# PAGE EXTRACT:
----------
Business model breakdown

10Club sought to follow what is globally known as the ‘Thrasio’ model. One company would consolidate multiple small e-commerce brands and sellers under its umbrella, and then operate them as a single, organized company.

By doing so, companies such as 10Club and its competitor Mensa Brands promised to expand operating margins by reducing overheads such as office, accounting and legal expenses, and other costs of operation—allowing small brands to generate bigger returns. Mensa Brands became ‘India’s fastest unicorn’—achieving a valuation of $1.2 billion within six months of commencing operations, in November 2021.

10Club, however, has not come close to showing any promise of turning profits. The company’s annual financial filings with the Registrar of Companies, Ministry of Corporate Affairs, accessed by Mint via business intelligence firm Tofler.in, showed that as of 31 March last year, its net loss stood at 116.3 crore—up from 16.6 crore in FY22.

Within a year of the $40-million seed funding round, the startup in June 2022 raised an additional $30 million, including debt from existing investors to continue its acquisition and expansion plan.

“It’s difficult to pinpoint a single cause of failure here—let’s just say that 10Club put its bets in the wrong places, and once it did, it was difficult to back out of brands they had already acquired,” said one of the four people quoted earlier. “Its focus on home accessories and furnishing as its niche area of focus did seem good on paper, but its inability to detect stiff competition coming from legacy home firms, as well as global giants such as Ikea, left it with little room to turn its business around.”
----------
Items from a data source

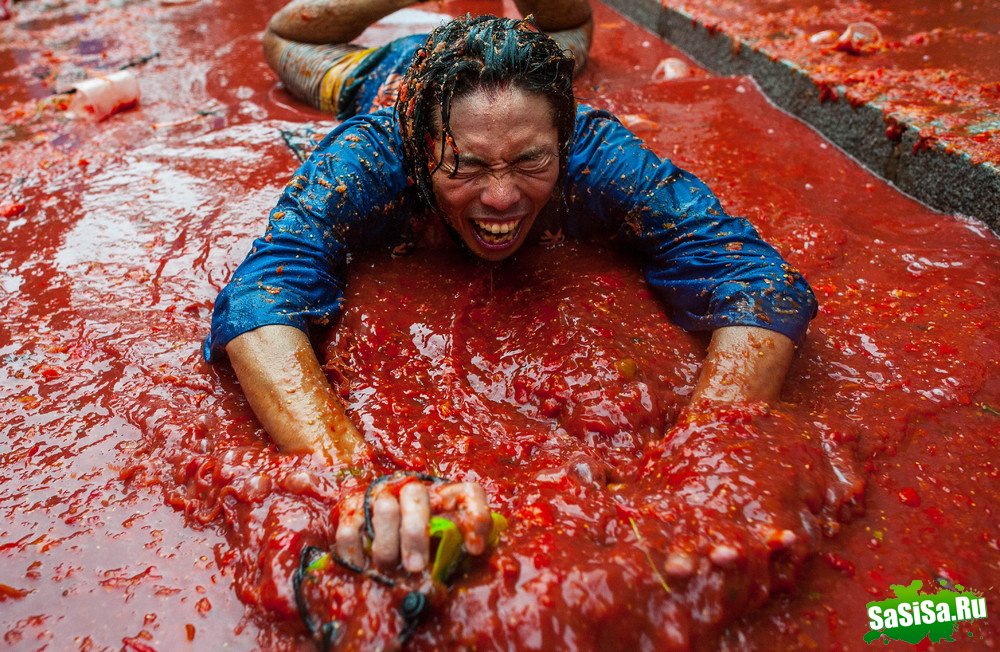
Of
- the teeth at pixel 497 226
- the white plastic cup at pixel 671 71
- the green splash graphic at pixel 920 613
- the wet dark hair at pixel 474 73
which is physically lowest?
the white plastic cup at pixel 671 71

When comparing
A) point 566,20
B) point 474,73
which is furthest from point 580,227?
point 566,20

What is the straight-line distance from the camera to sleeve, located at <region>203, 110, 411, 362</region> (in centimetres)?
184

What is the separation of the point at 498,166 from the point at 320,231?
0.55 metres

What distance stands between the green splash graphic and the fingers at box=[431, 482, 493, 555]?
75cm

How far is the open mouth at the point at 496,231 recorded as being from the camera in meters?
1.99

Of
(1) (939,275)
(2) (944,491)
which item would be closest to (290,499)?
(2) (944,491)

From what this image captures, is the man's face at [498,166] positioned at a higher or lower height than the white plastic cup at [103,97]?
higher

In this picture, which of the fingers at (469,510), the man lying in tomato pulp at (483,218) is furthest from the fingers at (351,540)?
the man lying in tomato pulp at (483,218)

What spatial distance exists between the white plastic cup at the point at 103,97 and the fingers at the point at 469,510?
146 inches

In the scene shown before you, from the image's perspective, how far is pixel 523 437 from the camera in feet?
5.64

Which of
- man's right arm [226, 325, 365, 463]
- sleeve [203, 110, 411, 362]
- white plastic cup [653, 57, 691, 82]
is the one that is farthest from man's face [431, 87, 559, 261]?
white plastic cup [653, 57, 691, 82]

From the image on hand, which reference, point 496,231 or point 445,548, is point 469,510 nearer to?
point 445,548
----------
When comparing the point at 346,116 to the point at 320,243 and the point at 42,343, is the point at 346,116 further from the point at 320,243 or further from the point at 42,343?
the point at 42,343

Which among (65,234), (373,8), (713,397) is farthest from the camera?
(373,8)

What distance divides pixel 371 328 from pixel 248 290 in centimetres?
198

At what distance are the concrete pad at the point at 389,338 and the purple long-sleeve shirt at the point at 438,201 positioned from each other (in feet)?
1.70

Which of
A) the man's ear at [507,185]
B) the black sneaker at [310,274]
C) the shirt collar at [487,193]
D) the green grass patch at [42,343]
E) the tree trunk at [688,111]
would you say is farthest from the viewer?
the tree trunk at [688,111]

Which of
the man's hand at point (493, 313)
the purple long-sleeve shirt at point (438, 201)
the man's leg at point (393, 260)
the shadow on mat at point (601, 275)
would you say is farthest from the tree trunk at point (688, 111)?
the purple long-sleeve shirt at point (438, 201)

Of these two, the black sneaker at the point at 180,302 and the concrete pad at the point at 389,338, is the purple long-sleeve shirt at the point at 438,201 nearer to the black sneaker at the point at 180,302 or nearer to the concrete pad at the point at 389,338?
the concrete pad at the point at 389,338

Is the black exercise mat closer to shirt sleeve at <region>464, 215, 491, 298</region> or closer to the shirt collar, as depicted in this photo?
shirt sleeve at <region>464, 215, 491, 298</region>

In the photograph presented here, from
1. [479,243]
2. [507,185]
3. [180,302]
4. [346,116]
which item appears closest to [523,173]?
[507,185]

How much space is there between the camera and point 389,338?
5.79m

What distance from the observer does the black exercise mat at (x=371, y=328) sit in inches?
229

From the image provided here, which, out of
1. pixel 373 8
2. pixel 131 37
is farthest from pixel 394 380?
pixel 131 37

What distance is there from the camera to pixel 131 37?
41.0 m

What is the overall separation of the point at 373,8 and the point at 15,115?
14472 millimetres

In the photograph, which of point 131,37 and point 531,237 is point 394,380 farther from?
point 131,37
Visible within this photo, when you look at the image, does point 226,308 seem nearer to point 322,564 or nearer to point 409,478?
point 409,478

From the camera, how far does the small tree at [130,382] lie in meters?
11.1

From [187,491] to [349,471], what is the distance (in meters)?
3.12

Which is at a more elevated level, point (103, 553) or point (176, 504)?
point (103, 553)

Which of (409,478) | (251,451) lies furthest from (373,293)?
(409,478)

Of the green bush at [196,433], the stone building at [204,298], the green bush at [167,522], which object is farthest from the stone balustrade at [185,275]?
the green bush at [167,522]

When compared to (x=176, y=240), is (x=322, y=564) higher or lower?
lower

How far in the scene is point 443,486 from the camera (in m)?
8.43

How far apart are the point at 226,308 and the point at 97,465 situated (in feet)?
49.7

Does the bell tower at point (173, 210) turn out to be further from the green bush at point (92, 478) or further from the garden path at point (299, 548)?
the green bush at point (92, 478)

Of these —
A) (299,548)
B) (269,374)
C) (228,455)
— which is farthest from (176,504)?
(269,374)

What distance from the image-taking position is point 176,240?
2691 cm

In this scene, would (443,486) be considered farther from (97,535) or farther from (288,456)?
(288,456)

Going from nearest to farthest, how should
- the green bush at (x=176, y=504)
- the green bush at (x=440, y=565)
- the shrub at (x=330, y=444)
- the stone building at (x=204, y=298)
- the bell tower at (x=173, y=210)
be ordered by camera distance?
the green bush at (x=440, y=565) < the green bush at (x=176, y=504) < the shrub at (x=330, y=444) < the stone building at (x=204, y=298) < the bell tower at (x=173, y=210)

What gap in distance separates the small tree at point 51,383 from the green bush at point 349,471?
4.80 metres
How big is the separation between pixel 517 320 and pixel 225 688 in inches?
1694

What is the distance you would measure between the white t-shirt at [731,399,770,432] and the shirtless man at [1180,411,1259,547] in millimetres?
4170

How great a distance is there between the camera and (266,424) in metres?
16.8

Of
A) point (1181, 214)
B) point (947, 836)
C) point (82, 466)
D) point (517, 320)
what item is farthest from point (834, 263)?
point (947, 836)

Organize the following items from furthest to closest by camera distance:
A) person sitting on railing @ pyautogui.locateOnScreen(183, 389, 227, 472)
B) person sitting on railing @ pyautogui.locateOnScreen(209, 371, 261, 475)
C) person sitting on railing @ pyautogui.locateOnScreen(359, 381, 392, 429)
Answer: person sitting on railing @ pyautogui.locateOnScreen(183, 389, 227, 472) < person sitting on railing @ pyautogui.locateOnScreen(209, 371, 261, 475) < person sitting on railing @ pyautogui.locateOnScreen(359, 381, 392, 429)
----------
# TASK STATEMENT:
According to the text on 10Club's business model, what valuation did Mensa Brands reach within six months of starting operations?

# THE RESPONSE:
$1.2 billion